What is a bottleneck? Simple enough, but linger with me for just a moment. Imagine an hourglass. You got sand or whatever in both bulbs. And in the middle, the neck gets skinny, and that’s where the sand falls through.
But this image of the hourglass contains everything you need to learn about queuing theory from operations management in order to use it for continuous improvement.
The rate at which sand passes through the neck is controlled by the width of the bottleneck. That’s the difference between an hourglass and a tube with sand in it.
The length of time it takes for all the sand to fall from one side to the other is a function of two things: the rate at which the sand can pass through the bottleneck, and the amount of sand.
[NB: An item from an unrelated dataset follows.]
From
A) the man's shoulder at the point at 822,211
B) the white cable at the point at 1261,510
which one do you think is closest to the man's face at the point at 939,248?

If you get these balanced correctly, you have a perfect three-minute egg timer.
You can’t make an hourglass flow faster by yelling at the sand, or by pouring more sand into the top. Instead, you gotta pay attention to that bottleneck.
OK, I’ve got two key points for you about bottlenecks.
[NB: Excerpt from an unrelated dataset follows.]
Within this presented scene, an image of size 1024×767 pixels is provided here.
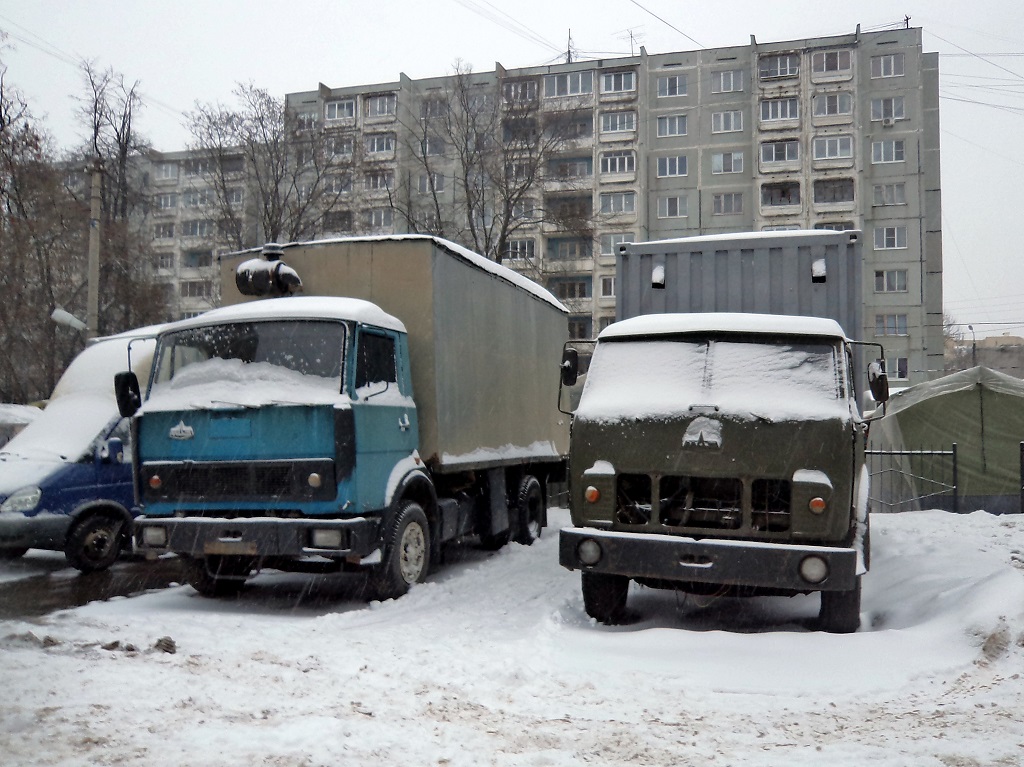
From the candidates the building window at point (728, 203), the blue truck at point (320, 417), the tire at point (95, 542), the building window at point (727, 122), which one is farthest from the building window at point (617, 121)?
the tire at point (95, 542)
First key point, there is always a bottleneck. In continuous improvement, the goal is never to eliminate the bottleneck, but rather to know what it is and where it is and to design things around it. If you try to eliminate the bottleneck entirely, all you’ll end up doing is pushing it somewhere else in the process and causing chaos.
Alright, let’s bake a cake. Assume we have all the junk we need in our imaginary well-stocked pantry. We’ll bake our cake together by preparing ingredients, mixing a batter, pouring it into a pan, baking it for 30 minutes, and then removing it from the oven and letting it cool for 10 minutes.
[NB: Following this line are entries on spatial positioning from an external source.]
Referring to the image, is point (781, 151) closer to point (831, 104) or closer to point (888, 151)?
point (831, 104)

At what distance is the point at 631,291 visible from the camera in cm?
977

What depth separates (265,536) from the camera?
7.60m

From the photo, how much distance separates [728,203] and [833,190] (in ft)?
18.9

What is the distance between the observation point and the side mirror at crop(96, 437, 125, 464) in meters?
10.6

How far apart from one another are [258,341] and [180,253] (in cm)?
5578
While we wait for this cake to cool, think with me for a moment. What’s the bottleneck in this process?
Yeah, it’s the half an hour bake time. If your goal is to get a cake as quickly as possible, you know that it’s going to take at least half an hour. Even if you could figure out how to bake a cake without breaking a few eggs, you still have to cook the damn thing.
If you could come up with a method to pressure-cook the cake thereby baking it in 5 minutes, you’d still have a bottleneck—your 10 minute cooling time.
Of course, you could cool the cake faster by dragging your instant pot to the North Pole, cooking it there, and then tossing it onto the frozen waste to cool.
You’d still have a bottleneck, whether it’s cooling time, cooking time, or something else! That’s the first key point: no matter what you do to your process, there’s always a bottleneck.
Second key point, look for the critical path.
This becomes more important when you don’t want to bake just one cake, but bake a series of them. Let’s get back to the kitchen.
There’s going to be some prep work before we can bake any cakes at all—gathering flour, eggs, sugar, preheating the oven, and so forth—and some work after a cake is cooled, maybe plating it and serving it or storing it for later.
You might mix the batter while the oven is preheating. You might make one giant barrel of cake batter and portion it out into separate cake pans. However you do it, if you think about the customer experience—the experience of a single cake, there is a critical path: it has to get prepped, it has to go into the oven for 30 minutes, and then it has to cool for 10.
That’s the critical path for one cake. And right on that cake’s critical path is its bottleneck: that 30 minutes in the oven.
No what this means is that if you have to bake 10 cakes, you should plan to be in the kitchen for 5 hours and change. Where did that number come from? Each cake will need to bake for half an hour. Every half an hour, you can remove a cake and insert the next cake. The operations management name for this 30 minute pace is “takt time”. T A K T, German word for pulse, like a heartbeat. Get this pulse or takt time down and we’ll get through our day of baking hell. You can crack eggs as fast as humanly possible or simply as fast as you need to have the next cake ready to bake by the time the previous cake comes out of the oven. In fact, you might have some idle time or downtime between each cake. You might not appear super busy at every moment, but you’re minding the takt time and getting those cakes cooked as quickly as possible with the equipment and the kitchen we have.
OK, so our first key point was: there’s always a bottleneck. Whether it’s baking or cooling, something will take the longest, and that’s OK.
That’s the second key point: we want to laser focus on the critical path, and don’t worry about everything else, for starters at least. When it comes to continuous improvement, there’s no point in hyper organizing your system for measuring flour since that’s not on the critical path and it’s not the bottleneck. We could make improvements there, it might make us happy, but it’s not going to affect the overall system.
That’s all I have for you today! If you want to take this into practice, I encourage you to look up Little’s Law—that’s a simple three parameter formula, published nearly 60 years ago, that will get you started with problem-solving around the relationship between your work in progress, the system’s throughput, and cycle times. Sometimes it may be important to minimize customer wait times above all else. Or sometimes you might want to improve throughput, to keep things moving for your system. And you can lay out a couple simple numbers and models using Little’s Law that will help you think through the likely effects of changing your system before you actually give it a shot. And that’s how you can take some of these ideas and start using them to drive continuous improvement.
Thanks. Speak to you again soon. Be well.